As distributed systems evolve, the sensor and actuator devices will all become smart themselves and the connectivity between them (devices, for the most part, that have never been connected) will become more and more complex.  As the numbers of smart devices grow, the existing client-server hierarchy and all of these “edge” or “middle world boxes” acting as gateways, hubs and interfaces will quickly start to blur.  In this future, the need for any kind of client-server architecture will become superfluous; hierarchical models are numbered.

Now, imagine a future Smart Systems world where sensors and devices that were once connected by twisted pair, current loops or were hardwired, become networked with all devices integrated onto one IP-based network (wired or wireless).  In this new world, the “middle world boxes” don’t need traditional input/output (I/O) hardware or interfaces. They begin to look just like network computers running applications designed to interact with peer devices and carry out functions with their “herd” or “clusters” of smart sensors and devices.

We can readily imagine an application environment where there may be several “networked processors” (some embedded into equipment and some acting autonomously on a given machine). These networked processers will run applications, sharing their sensors and actuators, some even ‘sharing’ a whole herd – a smart building, for example, where the processor in an occupancy sensor is used to turn the lights on, change the heating or cooling profile or alert security.

In this evolving architecture, the network essentially flattens until the end-point devices are merely peers and a variety of applications reside on one or more networked application processors. For all intents and purposes, this will look like today’s router/modems, industrial PCs or small “headless” high-availability distributed servers, but will be increasingly more powerful and able to host applications due to embedded functions. In truth, if we are to achieve truly distributed computing, we must enable the actual devices and equipment on a truly embedded level such as on an embedded microcontroller within a device or machine.
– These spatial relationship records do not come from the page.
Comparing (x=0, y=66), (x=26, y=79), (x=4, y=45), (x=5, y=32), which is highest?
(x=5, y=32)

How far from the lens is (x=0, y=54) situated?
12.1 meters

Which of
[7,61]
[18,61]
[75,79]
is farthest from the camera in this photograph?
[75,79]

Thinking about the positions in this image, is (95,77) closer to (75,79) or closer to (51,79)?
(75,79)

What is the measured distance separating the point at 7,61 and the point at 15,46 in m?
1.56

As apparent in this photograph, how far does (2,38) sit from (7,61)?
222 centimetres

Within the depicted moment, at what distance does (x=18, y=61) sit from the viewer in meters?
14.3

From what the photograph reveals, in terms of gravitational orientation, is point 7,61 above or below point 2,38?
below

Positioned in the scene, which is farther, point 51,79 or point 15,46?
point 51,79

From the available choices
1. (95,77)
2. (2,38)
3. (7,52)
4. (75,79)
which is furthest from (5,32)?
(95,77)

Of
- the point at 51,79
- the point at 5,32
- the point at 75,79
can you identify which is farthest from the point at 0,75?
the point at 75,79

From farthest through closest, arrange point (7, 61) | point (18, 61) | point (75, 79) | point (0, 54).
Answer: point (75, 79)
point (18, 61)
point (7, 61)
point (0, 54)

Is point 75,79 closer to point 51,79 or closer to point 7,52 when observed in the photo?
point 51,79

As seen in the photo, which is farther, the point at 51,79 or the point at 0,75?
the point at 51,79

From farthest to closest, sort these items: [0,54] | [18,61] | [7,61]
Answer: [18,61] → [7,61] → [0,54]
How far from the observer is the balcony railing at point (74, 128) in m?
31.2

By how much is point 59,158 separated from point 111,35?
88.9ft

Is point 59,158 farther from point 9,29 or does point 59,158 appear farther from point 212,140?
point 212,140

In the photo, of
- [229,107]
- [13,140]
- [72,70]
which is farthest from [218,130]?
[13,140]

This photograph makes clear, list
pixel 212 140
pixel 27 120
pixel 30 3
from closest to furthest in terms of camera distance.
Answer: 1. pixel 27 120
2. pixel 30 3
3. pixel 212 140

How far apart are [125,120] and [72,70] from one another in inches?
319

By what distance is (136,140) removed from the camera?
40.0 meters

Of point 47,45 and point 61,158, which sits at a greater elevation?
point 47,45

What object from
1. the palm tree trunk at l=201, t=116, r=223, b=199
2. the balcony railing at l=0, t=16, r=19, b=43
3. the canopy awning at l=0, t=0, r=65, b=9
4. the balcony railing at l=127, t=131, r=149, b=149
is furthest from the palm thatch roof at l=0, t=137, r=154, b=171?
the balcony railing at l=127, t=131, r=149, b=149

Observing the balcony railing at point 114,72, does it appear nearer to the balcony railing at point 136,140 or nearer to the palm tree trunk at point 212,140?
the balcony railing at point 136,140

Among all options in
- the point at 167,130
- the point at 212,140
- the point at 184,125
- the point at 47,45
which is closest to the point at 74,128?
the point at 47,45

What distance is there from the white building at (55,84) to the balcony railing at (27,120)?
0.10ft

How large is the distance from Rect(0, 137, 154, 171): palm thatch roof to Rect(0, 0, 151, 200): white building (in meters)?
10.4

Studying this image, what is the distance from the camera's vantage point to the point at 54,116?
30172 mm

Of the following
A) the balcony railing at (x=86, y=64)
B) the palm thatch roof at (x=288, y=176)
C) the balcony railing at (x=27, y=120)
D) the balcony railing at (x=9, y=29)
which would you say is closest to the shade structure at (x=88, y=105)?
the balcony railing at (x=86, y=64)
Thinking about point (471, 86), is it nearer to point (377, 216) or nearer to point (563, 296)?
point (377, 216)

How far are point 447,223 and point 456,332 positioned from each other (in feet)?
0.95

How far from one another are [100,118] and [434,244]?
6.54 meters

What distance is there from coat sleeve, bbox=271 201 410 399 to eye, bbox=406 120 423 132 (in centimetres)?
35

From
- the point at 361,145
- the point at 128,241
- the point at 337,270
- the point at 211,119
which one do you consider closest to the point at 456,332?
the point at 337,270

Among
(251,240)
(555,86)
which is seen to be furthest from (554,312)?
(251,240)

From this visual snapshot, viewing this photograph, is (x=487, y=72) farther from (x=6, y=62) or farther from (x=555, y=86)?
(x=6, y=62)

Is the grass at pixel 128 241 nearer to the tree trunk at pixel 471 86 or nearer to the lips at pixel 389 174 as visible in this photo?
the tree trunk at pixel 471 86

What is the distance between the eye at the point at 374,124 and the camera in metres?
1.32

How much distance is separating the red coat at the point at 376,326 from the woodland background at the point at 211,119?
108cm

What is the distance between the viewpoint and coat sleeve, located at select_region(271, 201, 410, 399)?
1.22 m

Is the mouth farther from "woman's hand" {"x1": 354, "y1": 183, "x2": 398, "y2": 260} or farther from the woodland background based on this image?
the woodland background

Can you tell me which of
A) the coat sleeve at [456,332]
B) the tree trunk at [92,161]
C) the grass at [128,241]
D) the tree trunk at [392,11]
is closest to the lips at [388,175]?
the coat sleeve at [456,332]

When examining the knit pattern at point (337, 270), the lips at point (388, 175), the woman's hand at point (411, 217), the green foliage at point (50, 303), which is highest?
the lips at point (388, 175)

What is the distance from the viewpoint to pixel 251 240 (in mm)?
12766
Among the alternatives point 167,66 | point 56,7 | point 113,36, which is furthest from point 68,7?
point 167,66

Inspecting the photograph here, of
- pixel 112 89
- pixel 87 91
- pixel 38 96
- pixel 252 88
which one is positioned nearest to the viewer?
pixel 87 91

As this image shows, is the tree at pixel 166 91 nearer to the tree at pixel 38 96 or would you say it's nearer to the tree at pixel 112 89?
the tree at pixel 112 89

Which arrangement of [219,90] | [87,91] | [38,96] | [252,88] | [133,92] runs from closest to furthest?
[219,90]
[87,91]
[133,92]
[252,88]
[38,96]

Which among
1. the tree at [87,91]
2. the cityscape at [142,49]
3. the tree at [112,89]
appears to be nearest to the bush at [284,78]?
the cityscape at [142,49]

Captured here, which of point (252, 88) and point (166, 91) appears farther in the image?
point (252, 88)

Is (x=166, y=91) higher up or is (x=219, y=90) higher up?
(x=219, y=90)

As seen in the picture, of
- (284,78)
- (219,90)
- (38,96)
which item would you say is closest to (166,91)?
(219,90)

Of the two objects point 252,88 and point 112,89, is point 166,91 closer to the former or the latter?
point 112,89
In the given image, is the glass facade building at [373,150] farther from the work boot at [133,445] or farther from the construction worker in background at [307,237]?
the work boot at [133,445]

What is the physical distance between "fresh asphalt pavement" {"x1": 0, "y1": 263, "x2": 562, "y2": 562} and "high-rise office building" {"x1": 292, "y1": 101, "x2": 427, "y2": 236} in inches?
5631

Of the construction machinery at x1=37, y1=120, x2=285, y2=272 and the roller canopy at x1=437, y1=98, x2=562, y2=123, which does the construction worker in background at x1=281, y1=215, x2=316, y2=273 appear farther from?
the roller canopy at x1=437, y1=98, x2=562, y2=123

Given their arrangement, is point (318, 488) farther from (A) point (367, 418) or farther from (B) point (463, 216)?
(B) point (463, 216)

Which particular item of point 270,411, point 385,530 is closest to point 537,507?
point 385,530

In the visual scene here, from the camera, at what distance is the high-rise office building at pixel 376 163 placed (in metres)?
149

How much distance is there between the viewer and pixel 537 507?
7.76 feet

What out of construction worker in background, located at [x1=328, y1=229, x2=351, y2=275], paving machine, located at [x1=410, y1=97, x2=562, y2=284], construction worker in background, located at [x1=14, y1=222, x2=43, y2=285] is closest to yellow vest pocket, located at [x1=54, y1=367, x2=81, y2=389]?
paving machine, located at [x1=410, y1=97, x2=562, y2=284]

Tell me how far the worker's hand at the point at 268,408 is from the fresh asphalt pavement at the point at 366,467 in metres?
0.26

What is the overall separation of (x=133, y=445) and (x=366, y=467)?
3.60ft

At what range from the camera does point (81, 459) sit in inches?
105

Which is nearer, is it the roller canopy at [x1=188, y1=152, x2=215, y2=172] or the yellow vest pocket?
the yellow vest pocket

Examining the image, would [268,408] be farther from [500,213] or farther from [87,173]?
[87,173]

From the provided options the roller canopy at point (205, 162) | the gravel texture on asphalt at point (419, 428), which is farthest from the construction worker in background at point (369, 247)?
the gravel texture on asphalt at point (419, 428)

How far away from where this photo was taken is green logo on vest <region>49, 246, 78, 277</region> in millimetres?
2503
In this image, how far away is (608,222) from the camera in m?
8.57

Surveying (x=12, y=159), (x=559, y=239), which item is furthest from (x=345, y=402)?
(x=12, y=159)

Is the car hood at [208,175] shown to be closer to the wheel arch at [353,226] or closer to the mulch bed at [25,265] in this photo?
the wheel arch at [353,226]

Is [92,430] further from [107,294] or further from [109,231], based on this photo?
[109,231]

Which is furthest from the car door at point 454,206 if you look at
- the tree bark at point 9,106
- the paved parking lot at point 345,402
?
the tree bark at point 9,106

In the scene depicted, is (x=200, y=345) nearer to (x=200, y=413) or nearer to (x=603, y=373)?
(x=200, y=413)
We believe it will resemble something closer to an organic system, with an architecture that matches the structure of the physical world. All of the sensors and actuators will become smart themselves, and the connectivity between devices will become increasingly complex. As the numbers of smart devices grow, the existing client-server hierarchy — devices, gateways, hubs, etc. — will quickly start to blur. In this future, the need for client-server architecture will become superfluous, and so the days of hierarchical computing models are numbered.

Value-added applications will spring to life in environments where the right resources (data) find the right nutrients (software applications) that deliver financial value. In reality, these applications will occur at all levels of the architecture, from the device to the cloud. Exactly where they originate, and to what extent the data remains there or is later post-processed elsewhere, will be dictated on the fly by the nature of the data and the application requirements moment-to-moment. Acceptance of this reality is essential to the effective design of software for data management, analytics and collaborative systems.

What are the core enabling technologies required to overcome these hurdles?

• Higher performance, higher quality and more reliable mission critical wireless networks that enable new smarter sensors and sensor data fusion tools
• More “democratized” distributed data and information architecture standards to inform data sharing and data fusion for analytics and machine learning
• Easier and less costly data management, transformation and analytics application development tools
• A new generation of integration and equipment management platforms that enable free flowing data discovery, data aggregation, integration and fusion and collaborative application development

While all of the factors listed above will contribute to OEM and end customer adoption of new Smart Systems and IoT technologies, our analysis also points to several broader market development challenges to realize the full value of new enabling technology:

• Challenges in OEMs around adopting new business, revenue and operating models
• Complex services delivery ecosystems that require new and different relationships
• Anticipation of smart services and systems innovation, as well as new growth venture modes not widely adopted today
• Fragmented digital and IoT vendor landscape, in particular the lack of understanding of how these new more “distributed” and “participatory” systems will work on the part of the IT and telecom technology development community
• Requirements for more vertically-focused solutions developed from “horizontal” enablers

The potential scale of the Smart Systems and IoT opportunities for OEMs is enormous, but utterly dependent on new technology innovations. ◆